Prävention: Fast 100 Vorträge
Damit Angerufene aber gar nicht erst Opfer werden, ist Karl-Heinz Busch unermüdlich in den Landkreisen Traunstein und Berchtesgadener Land unterwegs. Im vergangenen Jahr hat der kriminalpolizeiliche Fachberater fast 100 Vorträge gehalten, um über die Betrugsmasche aufzuklären. Dabei ist klar: „Nur zusammen mit den Banken können wir es schaffen.“ Der Serviceschalter sei die „allerletzte Hemmschwelle“. Die Bankmitarbeiter werden regelmäßig geschult. Zudem gibt es Flyer, die man bei Verdacht auf Trickbetrug dem Kunden mitgeben kann und auch auf den Geldübergabe-Kuverts sind Infos und Warnungen der Polizei aufgedruckt. Grundsätzlich gilt: Wenn einem am Telefon etwas nicht geheuer vorkommt, sofort auflegen und die 110 wählen.
Im Schockzustand kommt man mit guten Worten nur schwer an die Opfer heran
Während der Ehrung wird den beiden Sparkassen-Mitarbeiterinnen ein Blumenstrauß sowie ein Anerkennungsschreiben von Manfred Hauser, Leiter des Polizeipräsidiums Oberbayern Süd, überreicht. Im anschließenden Gespräch zeigen sich alle Anwesenden immer wieder fassungslos darüber, wie leicht sich die Opfer von einer Lügengeschichte überzeugen lassen und durch den Ausnahmezustand davon auch keinen Abstand mehr nehmen können.
„Unsere Mitarbeiter haben eine Vertrauensbeziehung zu den Kunden, und trotzdem gelingt es den Tätern, dass man keinen Zugang mehr zu den Kunden findet“, wundert sich Christian Maltan, Vorstand der Sparkasse Berchtesgadener Land. „Wenn sie im Film drinnen sind, kommen sie nicht mehr heraus“, bestätigt einer der beiden Kriminalpolizisten. „Dennoch ist es ein Vorteil, dass die Mitarbeiter die Kunden kennen und erkennen, ob es ein normales Verhalten ist oder nicht“, so Maltan. Der aktuelle Fall aus Laufen beweist, dass Emily Kast und Minavere Bajgora alles richtig gemacht haben. Die Dame kam bereits am nächsten Tag wieder zur Geschäftsstelle und hat sich bei den beiden bedankt.
Verhaltenstipps der Polizei bei Schockanrufen
- Lassen Sie sich nicht unter Druck setzen, auch nicht durch angeblich dringende Ermittlungen, zum Beispiel zu einem Einbruch in der Nähe oder einer Kaution, die unbedingt zu bezahlen ist!

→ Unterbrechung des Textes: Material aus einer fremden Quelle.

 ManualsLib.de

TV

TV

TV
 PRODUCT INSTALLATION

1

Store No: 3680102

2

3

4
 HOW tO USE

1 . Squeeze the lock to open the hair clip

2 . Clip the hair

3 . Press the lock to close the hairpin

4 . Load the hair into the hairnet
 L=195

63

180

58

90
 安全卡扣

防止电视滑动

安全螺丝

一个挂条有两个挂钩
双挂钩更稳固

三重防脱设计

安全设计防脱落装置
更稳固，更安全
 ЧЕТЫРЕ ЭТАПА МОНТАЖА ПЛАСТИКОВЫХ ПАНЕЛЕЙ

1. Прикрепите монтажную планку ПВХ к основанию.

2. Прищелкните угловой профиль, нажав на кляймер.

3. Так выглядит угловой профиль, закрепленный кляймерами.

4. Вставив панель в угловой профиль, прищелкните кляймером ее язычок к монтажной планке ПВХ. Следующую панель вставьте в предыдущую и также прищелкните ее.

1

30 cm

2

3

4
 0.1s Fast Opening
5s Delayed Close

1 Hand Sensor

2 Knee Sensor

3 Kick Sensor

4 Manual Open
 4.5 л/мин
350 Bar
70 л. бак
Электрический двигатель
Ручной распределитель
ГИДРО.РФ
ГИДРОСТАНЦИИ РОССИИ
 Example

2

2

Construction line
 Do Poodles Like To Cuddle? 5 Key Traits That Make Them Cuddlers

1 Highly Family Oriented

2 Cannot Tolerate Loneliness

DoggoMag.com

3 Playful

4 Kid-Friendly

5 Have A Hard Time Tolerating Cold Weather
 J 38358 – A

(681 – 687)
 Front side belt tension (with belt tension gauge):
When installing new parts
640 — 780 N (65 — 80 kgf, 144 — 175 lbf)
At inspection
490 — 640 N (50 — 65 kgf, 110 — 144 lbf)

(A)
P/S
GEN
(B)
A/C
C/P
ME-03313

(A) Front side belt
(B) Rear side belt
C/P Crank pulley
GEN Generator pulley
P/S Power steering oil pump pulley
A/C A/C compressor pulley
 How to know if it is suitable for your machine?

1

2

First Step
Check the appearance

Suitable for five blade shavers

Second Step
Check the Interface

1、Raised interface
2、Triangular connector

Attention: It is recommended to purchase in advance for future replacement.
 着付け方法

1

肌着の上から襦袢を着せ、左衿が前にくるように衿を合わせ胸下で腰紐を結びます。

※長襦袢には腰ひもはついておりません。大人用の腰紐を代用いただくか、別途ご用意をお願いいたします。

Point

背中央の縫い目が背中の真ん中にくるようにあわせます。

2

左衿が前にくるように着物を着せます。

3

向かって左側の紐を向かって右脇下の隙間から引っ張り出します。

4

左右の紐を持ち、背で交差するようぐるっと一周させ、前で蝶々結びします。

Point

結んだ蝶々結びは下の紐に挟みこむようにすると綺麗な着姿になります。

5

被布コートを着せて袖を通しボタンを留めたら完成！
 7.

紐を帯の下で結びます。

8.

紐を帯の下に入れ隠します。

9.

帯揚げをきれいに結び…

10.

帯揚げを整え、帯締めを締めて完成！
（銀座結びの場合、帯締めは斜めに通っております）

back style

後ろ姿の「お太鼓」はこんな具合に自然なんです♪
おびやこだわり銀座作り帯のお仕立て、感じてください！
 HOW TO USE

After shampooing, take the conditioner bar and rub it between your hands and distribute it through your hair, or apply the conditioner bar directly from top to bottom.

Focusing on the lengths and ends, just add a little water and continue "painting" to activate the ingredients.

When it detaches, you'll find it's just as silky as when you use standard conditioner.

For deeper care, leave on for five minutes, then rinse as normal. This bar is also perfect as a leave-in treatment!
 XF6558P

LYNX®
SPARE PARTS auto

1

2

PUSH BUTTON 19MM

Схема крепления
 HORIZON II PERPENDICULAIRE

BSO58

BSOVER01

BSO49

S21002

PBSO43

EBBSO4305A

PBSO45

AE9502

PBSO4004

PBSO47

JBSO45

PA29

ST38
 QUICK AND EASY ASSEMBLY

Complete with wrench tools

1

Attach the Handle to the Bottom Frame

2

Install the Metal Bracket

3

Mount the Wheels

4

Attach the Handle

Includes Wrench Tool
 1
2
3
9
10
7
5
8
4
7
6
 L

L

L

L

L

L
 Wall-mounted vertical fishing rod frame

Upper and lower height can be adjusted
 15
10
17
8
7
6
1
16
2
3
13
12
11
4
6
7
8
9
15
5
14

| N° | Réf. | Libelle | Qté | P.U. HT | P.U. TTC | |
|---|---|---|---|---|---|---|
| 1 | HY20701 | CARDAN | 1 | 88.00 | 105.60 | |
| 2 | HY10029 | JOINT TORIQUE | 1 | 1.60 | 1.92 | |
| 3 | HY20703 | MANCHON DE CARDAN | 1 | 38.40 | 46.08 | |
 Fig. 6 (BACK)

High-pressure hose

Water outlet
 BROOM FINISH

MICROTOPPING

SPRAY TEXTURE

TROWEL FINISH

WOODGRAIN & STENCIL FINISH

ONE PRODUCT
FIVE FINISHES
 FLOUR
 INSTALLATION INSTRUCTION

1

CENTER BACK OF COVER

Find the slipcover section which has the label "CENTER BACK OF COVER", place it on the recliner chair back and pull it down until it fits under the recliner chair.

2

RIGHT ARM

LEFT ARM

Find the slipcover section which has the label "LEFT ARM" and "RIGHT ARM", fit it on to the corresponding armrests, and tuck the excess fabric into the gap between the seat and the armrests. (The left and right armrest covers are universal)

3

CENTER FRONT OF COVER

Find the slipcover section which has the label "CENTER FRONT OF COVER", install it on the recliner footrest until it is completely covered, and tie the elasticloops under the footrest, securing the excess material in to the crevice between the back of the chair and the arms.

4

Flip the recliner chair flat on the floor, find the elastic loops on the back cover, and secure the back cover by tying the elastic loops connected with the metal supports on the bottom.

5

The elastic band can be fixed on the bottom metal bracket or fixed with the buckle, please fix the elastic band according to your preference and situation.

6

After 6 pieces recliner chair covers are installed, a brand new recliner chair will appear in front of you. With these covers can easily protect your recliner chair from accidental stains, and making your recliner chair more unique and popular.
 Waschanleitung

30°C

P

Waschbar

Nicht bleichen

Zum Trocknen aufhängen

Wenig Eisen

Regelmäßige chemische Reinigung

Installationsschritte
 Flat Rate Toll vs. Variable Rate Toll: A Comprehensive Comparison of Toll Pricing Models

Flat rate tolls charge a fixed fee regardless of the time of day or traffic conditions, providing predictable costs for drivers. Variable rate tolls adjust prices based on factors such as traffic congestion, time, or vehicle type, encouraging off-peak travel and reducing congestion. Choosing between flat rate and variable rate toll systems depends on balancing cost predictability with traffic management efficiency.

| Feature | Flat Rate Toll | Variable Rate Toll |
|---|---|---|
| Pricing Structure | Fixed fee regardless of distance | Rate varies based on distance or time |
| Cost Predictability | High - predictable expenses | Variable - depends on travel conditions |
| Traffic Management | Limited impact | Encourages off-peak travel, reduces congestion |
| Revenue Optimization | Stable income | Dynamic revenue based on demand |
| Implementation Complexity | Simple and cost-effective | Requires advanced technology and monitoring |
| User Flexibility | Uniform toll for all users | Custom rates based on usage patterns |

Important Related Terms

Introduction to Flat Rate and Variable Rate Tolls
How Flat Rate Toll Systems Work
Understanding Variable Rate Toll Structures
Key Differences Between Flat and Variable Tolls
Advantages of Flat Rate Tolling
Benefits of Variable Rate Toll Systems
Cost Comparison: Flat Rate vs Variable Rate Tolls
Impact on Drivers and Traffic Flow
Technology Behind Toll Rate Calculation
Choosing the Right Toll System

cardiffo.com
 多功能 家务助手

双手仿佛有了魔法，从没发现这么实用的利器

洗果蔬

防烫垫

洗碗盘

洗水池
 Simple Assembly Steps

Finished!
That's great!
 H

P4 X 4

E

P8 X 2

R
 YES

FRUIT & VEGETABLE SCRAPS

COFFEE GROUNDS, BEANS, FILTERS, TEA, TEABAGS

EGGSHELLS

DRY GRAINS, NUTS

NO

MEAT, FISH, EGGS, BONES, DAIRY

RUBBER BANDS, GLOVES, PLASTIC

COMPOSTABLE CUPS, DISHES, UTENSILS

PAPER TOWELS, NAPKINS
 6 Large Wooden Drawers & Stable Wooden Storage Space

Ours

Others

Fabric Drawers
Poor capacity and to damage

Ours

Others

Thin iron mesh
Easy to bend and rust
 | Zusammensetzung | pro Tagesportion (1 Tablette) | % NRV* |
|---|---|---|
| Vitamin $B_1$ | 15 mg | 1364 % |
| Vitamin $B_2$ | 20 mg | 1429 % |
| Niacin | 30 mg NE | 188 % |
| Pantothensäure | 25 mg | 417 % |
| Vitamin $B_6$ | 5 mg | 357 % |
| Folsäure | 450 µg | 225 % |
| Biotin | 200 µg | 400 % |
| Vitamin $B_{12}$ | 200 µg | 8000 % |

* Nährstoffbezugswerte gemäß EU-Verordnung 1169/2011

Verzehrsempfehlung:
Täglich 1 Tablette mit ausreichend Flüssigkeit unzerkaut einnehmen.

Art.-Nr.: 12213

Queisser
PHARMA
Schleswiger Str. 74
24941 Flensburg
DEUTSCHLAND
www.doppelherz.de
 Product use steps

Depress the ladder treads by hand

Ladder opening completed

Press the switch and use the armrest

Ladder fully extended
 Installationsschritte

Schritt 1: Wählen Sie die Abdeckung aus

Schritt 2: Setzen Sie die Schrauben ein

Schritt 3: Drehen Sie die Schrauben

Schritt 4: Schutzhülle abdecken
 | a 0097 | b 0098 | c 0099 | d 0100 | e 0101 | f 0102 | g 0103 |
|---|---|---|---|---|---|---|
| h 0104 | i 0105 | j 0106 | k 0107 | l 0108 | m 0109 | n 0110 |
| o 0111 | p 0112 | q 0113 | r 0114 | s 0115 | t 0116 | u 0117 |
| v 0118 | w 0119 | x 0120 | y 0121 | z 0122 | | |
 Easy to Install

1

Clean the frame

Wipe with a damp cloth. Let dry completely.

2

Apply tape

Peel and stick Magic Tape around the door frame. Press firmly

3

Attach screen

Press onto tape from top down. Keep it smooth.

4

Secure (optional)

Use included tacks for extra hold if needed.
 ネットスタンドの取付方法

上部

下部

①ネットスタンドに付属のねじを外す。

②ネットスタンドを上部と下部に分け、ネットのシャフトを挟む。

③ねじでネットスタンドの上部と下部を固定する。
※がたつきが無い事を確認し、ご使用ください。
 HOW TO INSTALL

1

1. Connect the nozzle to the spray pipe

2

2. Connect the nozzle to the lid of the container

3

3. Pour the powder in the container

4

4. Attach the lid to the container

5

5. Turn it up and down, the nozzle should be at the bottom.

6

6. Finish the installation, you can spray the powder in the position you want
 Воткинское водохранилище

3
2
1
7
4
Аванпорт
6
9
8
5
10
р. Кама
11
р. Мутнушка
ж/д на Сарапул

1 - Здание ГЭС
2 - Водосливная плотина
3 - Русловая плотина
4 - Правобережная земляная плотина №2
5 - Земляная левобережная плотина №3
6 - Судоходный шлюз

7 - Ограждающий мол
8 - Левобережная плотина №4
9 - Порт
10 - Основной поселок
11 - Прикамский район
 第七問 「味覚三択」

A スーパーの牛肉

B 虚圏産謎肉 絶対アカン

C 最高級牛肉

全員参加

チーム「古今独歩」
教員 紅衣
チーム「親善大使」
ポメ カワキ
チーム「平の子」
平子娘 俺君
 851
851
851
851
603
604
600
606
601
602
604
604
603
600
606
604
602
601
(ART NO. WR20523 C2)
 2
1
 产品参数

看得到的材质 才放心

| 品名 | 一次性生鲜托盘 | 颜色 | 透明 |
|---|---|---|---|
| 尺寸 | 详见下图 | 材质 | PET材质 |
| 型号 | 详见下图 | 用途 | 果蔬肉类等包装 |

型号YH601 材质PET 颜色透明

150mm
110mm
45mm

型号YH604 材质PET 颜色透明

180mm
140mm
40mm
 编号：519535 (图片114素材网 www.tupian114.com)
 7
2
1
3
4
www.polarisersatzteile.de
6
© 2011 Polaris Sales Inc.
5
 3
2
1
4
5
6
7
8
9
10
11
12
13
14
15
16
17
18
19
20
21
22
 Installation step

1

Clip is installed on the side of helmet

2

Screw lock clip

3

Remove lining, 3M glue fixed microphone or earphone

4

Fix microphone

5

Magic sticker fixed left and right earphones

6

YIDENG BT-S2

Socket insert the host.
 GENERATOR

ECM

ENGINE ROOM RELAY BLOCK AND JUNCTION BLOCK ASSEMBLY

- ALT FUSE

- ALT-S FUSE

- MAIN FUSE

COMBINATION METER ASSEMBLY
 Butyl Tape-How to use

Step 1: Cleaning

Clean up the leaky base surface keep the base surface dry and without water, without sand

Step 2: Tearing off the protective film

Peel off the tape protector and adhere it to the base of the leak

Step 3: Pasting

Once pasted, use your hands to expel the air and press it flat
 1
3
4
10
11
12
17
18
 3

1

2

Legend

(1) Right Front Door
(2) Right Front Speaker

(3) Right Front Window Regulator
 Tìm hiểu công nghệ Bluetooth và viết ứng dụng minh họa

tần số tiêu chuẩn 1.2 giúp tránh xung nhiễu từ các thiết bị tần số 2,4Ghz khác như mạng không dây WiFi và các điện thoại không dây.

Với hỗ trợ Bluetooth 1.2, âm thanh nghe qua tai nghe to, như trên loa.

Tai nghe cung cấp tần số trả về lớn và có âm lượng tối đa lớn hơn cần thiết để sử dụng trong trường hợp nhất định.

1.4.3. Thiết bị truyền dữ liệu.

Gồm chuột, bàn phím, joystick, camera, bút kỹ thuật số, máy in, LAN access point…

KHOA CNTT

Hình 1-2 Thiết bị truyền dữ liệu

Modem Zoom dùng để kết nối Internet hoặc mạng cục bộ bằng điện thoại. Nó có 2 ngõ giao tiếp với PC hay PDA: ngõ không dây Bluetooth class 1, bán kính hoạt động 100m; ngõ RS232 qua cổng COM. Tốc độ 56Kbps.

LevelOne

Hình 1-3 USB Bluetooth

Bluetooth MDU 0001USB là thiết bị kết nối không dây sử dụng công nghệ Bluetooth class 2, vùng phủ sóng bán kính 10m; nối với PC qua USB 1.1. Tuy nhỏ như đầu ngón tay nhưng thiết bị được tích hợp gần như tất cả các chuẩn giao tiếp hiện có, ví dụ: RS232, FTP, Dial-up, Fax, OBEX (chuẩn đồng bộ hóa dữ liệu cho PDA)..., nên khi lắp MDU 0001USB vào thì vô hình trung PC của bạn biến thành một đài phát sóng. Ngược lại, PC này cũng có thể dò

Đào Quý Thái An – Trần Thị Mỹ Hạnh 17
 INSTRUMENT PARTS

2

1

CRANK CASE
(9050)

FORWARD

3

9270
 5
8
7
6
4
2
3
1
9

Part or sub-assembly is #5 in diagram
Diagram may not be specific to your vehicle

- Die Polizei fordert niemals Bargeld, Überweisungen oder Wertgegenstände von Ihnen, um Ermittlungen durchzuführen! Legen Sie einfach auf!
- Geben Sie am Telefon niemals Auskünfte über Ihr Hab und Gut, Ihr Bargeld und Ihre Wertgegenstände! Legen Sie einfach auf!
- Lassen Sie niemanden in die Wohnung, der sehen will, wo Sie Geld oder Schmuck aufbewahren!
- Rufen Sie nie über die am Telefon angezeigte Nummer zurück! Drücken Sie KEINE Wahlwiederholung. Legen Sie auf und wählen Sie dann den Notruf 110!
- Erstatten Sie immer, auch im Versuchsfall, Anzeige bei Ihrer Polizeiinspektion!
- Insbesondere die Jüngeren werden ausdrücklich gebeten: sprechen Sie offen über die perfiden Maschen der Telefonbetrüger und sensibilisieren Sie so Ihre nahestehenden Verwandten und Bekannten, die Opfer solcher hinterhältigen Anrufe werden könnten!